## Passage to read:
────────────────────

The Institute for Private Enterprise promotes the cause of private enterprise and a reduction in the role of government. Subscribers receive copies of all publications including a monthly newsletter complete with attachments.

  • Tax Changes - Using Up "Reform Capital".
  • The Fall in Unemployment is a Mirage - No Structural Improvement in Labour Market Functioning.
  • Should the AIRC be Abolished - Accepted for Sunday Age Debate!
  • Workplace Relations Reform - A Package Approach is Needed.
  • Stolen (sic) Generation - Hearings Finished - As is the Claim.
  • Greenhouse Gases "Threat" - Now 19,000 US Scientists Say its Nonsense. Monetary Policy - Why Interest Rates Should Not be Increased.
  • Victoria's Expenditure and Tax Levels - Why The Age Got It All Wrong.
  • Vic Schools - Does Enhanced Self-Management Mean Self-Government?
  • Globalisation - The Age Acknowledges Errors.
  • BCA - No Credibility in Canberra.
  • The Reform Agenda.

During the past month I had discussions in Canberra, mainly to explore priorities in the Government's economic reform program. When I suggested that, now that tax is "finished" we could move on to other issues, I was told very firmly that the implementation of the tax changes would be a major on-going exercise that would occupy considerable time next year for the Government and the Treasury (which still has three divisions working on tax issues) - there are many t's to be crossed and i's to be dotted. Clearly, a large amount of "reform capital" is being consumed on tax - and for what appears to be little economic benefit. (At a recent Melbourne Institute forum, Prof Peter Dixon claimed that there was now general agreement amongst economic modellers that the net economic benefits from the ANTS package will be minimal and, noting that the Ralph Committee avoided modelling the economic effects of the business tax reforms, he argued persuasively that they would also have very limited net effects, possibly negative).

In short, the "benefit" of the tax changes is largely political in that it allowed the Prime Minister (and the Government) to demonstrate leadership and "vision". Of course, those who perceive that a broader tax base is needed to finance additional government spending down the track, will also see a political benefit. So, why does Labor continue to attack the GST, with Beazley actually saying recently in Parliament that "we do not think there ought to be a GST on anything"? This is simply to take advantage of the virtual certainty that the implementation will prove very unpopular: once the GST has been implemented, Labor will embrace it, particularly as it will probably produce more revenue than estimated.

The Lower Unemployment Mirage

Perhaps the most interesting thing to emerge from my Canberra discussions was confirmation of my reading of Minister Newman's Discussion Paper on social welfare that the reduction in unemployed since 1992-93 ( the bottom of the labour market) has been more than offset by increases in other welfare recipients, most notably the very large increase in disability pension recipients. My Financial Review article examines the issue in more detail (attached and also on Clearly, both the social welfare system (sic) and the workplace relations system (sic) are in need of drastic reform - the analysis suggests that the underlying functioning of the labour market has not improved in the 1990s.

────────────────────

## Data shown:
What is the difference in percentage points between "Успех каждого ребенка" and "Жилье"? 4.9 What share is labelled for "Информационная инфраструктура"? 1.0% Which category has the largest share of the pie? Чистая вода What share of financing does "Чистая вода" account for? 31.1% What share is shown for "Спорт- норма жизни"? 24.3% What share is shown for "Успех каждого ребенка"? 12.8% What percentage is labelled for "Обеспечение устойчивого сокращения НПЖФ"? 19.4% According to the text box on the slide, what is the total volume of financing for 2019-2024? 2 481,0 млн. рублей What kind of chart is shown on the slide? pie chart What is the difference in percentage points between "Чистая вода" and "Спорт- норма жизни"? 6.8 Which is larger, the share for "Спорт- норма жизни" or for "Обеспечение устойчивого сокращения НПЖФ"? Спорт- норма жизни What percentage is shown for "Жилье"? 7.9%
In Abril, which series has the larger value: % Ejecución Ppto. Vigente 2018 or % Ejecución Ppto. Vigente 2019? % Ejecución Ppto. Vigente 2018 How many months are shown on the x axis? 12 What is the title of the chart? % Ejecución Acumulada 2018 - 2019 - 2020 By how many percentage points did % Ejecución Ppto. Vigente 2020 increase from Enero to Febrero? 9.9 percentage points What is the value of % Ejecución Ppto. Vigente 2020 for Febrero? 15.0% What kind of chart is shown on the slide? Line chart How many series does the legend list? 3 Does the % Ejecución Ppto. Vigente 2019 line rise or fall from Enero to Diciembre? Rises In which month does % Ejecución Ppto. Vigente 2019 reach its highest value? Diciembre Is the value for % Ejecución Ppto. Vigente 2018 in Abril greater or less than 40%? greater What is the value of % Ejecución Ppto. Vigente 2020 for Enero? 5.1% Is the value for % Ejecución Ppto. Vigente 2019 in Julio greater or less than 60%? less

────────────────────

## Explore the material:
1/ Based on the newsletter text, decide whether each statement holds, answering yes or no and quoting the words that settle it: (a) The Treasury still has three divisions working on tax issues. (b) The Ralph Committee modelled the economic effects of the business tax reforms. (c) The writer's discussions in Canberra took place during the past year.
2/ According to the newsletter text, why does Labor keep attacking the GST? Answer in one to three sentences.
The lines above are separate material with no tie to the newsletter text.

## Solved tasks:
1/
(a) Yes: "which still has three divisions working on tax issues"
(b) No: "the Ralph Committee avoided modelling the economic effects of the business tax reforms"
(c) No: "During the past month I had discussions in Canberra"

2/ Labor attacks the GST to take advantage of the near certainty that putting it into effect will prove very unpopular. Once it has been implemented, Labor will embrace it, especially since it will probably bring in more revenue than estimated.